Stored data:
/---

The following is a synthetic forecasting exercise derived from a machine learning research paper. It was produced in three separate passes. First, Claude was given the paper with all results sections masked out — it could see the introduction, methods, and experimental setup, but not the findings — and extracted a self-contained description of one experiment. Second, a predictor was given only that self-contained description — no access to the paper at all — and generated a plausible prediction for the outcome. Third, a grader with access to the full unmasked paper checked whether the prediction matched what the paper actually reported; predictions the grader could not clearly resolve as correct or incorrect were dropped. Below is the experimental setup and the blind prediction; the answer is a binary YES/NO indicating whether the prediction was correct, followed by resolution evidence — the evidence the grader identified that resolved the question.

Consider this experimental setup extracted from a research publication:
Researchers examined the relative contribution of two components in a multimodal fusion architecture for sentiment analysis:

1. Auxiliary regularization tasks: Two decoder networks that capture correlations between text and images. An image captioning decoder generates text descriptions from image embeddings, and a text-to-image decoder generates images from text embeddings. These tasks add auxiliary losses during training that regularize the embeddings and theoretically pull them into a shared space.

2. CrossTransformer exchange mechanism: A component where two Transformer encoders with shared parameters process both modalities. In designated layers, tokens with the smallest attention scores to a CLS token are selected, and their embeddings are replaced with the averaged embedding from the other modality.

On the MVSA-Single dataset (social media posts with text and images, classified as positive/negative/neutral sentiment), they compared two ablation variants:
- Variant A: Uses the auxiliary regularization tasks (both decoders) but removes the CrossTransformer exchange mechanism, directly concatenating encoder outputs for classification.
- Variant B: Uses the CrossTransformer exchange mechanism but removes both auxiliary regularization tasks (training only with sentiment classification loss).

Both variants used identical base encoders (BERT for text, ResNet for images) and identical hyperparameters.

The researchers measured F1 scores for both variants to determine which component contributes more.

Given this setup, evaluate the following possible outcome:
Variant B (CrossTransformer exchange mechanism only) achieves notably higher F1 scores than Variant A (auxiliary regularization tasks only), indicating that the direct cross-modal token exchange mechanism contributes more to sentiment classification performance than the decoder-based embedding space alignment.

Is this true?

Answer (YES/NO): NO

\---

About this task: Would you copy exactly the lines from the one that contains "1. Auxiliary regularization" through the final line of the records above, including both?

Response:
1. Auxiliary regularization tasks: Two decoder networks that capture correlations between text and images. An image captioning decoder generates text descriptions from image embeddings, and a text-to-image decoder generates images from text embeddings. These tasks add auxiliary losses during training that regularize the embeddings and theoretically pull them into a shared space.

2. CrossTransformer exchange mechanism: A component where two Transformer encoders with shared parameters process both modalities. In designated layers, tokens with the smallest attention scores to a CLS token are selected, and their embeddings are replaced with the averaged embedding from the other modality.

On the MVSA-Single dataset (social media posts with text and images, classified as positive/negative/neutral sentiment), they compared two ablation variants:
- Variant A: Uses the auxiliary regularization tasks (both decoders) but removes the CrossTransformer exchange mechanism, directly concatenating encoder outputs for classification.
- Variant B: Uses the CrossTransformer exchange mechanism but removes both auxiliary regularization tasks (training only with sentiment classification loss).

Both variants used identical base encoders (BERT for text, ResNet for images) and identical hyperparameters.

The researchers measured F1 scores for both variants to determine which component contributes more.

Given this setup, evaluate the following possible outcome:
Variant B (CrossTransformer exchange mechanism only) achieves notably higher F1 scores than Variant A (auxiliary regularization tasks only), indicating that the direct cross-modal token exchange mechanism contributes more to sentiment classification performance than the decoder-based embedding space alignment.

Is this true?

Answer (YES/NO): NO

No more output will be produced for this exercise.